A decline in skeletal muscle mass and low muscular strength are prognostic factors in advanced human cancers. Here we found that breast cancer suppressed O-linked N-acetylglucosamine (O-GlcNAc) protein modification in muscle through extracellular-vesicle-encapsulated miR-122, which targets O-GlcNAc transferase (OGT). Mechanistically, O-GlcNAcylation of ryanodine receptor 1 (RYR1) competed with NEK10-mediated phosphorylation and increased K48-linked ubiquitination and proteasomal degradation; the miR-122-mediated decrease in OGT resulted in increased RYR1 abundance. We further found that muscular protein O-GlcNAcylation was regulated by hypoxia and lactate through HIF1A-dependent OGT promoter activation and was elevated after exercise. Suppressed O-GlcNAcylation in the setting of cancer, through increasing RYR1, led to higher cytosolic Ca²⁺ and calpain protease activation, which triggered cleavage of desmin filaments and myofibrillar destruction. This was associated with reduced skeletal muscle mass and contractility in tumour-bearing mice. Our findings link O-GlcNAcylation to muscular protein homoeostasis and contractility and reveal a mechanism of cancer-associated muscle dysregulation.

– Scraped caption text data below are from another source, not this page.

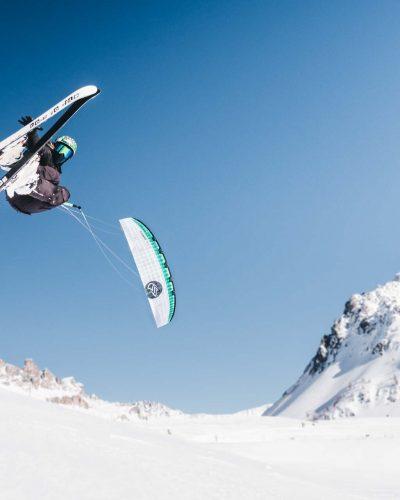 Schifahrer springt mit Kite im Schnee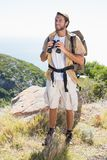Handsome hiker holding binoculars on mountain trail Stock Photography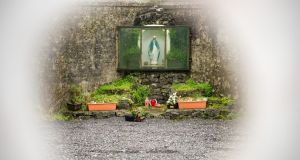 An altar at the babies burial ground in Tuam, Co Galway,  seen from  behind construction hoarding. Photograph: Barry Cronin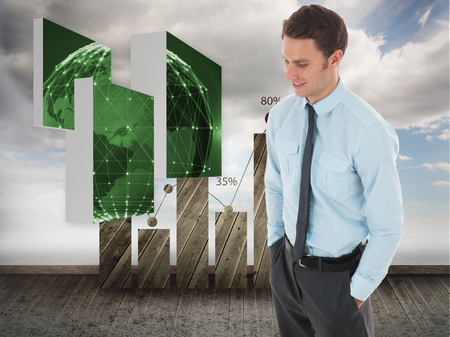 Happy businessman standing with hand in pocket against statistic on sky background photo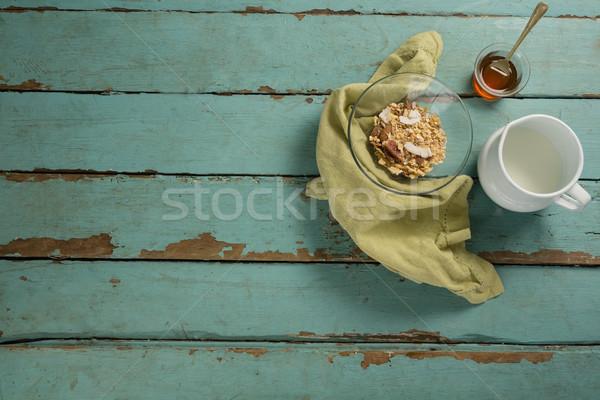 чаши сухих завтраков меда молоко деревянный стол древесины Сток-фото © wavebreak_media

骨骼肌质量下降和肌肉力量低下是晚期人类癌症的预后因素。在这里，我们发现乳腺癌通过细胞外囊泡封装的 miR-122 抑制肌肉中的O连接N -乙酰氨基葡萄糖 ( O -GlcNAc) 蛋白修饰，miR-122 靶向O -GlcNAc 转移酶 (OGT)。从机制上讲，兰尼碱受体 1 (RYR1) 的O -GlcNAc 酰化与 NEK10 介导的磷酸化竞争，并增加 K48 相关的泛素化和蛋白酶体降解。miR-122介导的OGT减少导致RYR1丰度增加。我们进一步发现，肌肉蛋白O -GlcNAcNA 酰化通过 HIF1A 依赖性 OGT 启动子激活受到缺氧和乳酸的调节，并在运动后升高。在癌症环境中，通过增加 RYR1抑制O -GlcNAc 基化，导致胞质 Ca ²⁺和钙蛋白酶激活更高，从而引发结蛋白丝的裂解和肌原纤维的破坏。这与荷瘤小鼠骨骼肌质量和收缩力的减少有关。我们的研究结果将O -GlcNAc 酰化与肌肉蛋白稳态和收缩性联系起来，并揭示了癌症相关肌肉失调的机制。